Content starts

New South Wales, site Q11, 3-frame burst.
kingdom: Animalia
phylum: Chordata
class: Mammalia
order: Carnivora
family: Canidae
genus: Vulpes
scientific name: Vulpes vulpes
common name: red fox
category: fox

Content ends
Content starts

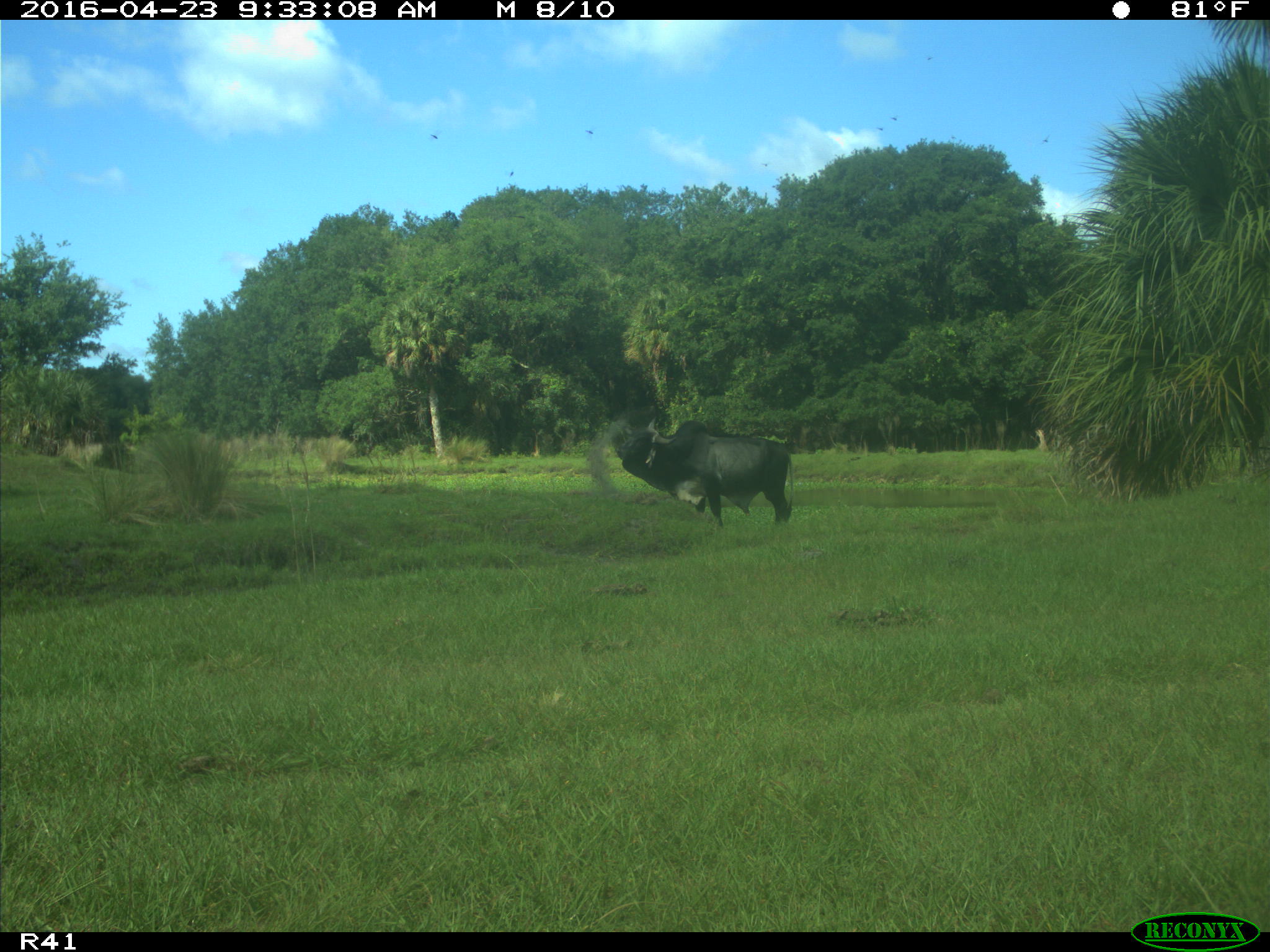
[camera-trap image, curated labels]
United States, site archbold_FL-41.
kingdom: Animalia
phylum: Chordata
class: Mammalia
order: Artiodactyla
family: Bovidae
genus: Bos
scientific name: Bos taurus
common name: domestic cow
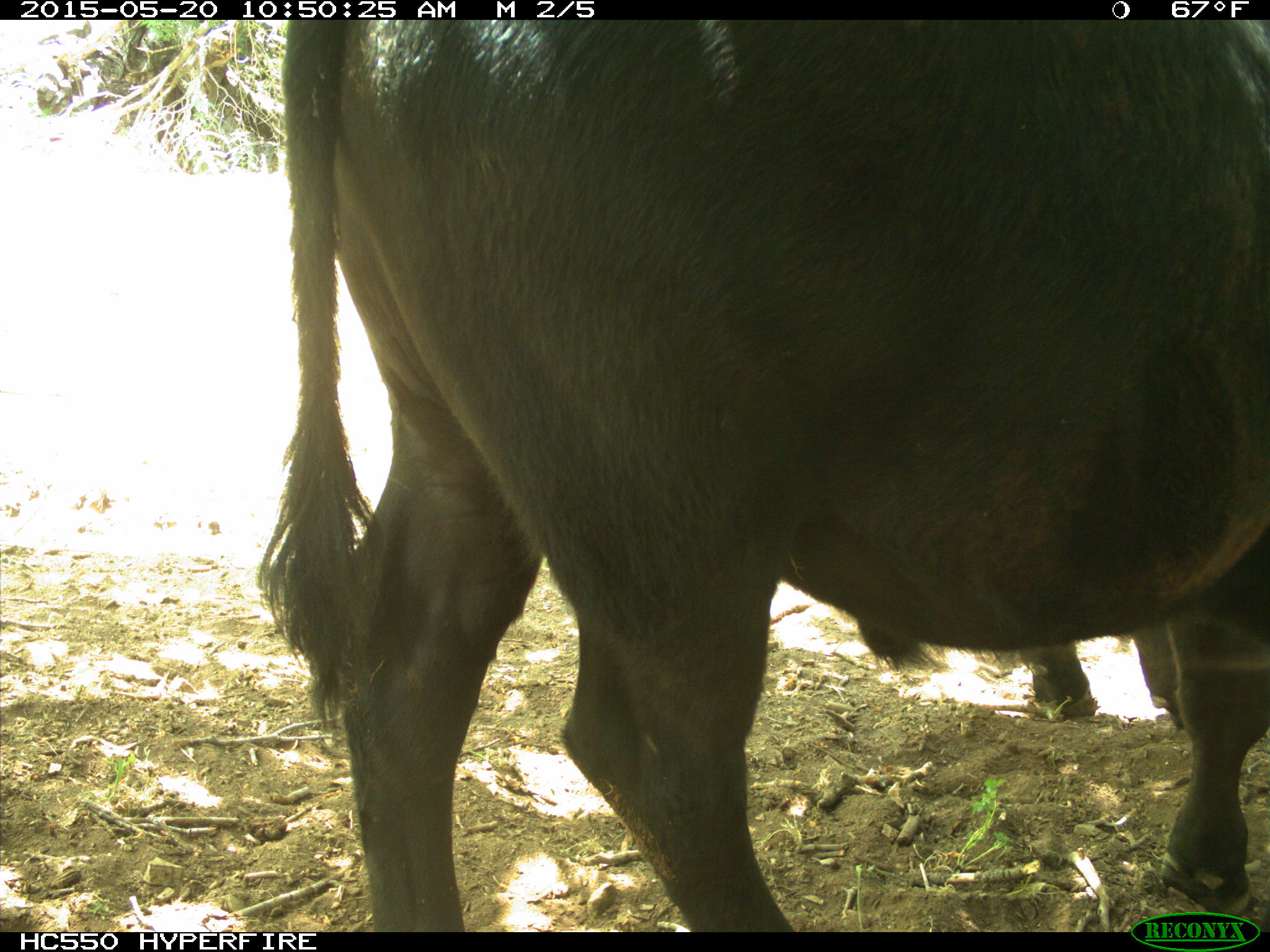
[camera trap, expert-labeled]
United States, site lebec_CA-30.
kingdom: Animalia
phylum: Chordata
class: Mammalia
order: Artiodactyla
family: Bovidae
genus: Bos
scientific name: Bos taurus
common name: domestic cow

Content ends
Content starts

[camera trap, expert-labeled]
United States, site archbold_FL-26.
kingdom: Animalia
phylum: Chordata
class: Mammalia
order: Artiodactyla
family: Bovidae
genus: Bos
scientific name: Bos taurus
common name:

Content ends

> [Task] In the entries above, the lines between the one holding "New South Wales, site Q11, 3-frame burst." and the one holding "category: fox", inclusive, are to be printed exactly as written, and those alone.

> [Finished task]
New South Wales, site Q11, 3-frame burst.
kingdom: Animalia
phylum: Chordata
class: Mammalia
order: Carnivora
family: Canidae
genus: Vulpes
scientific name: Vulpes vulpes
common name: red fox
category: fox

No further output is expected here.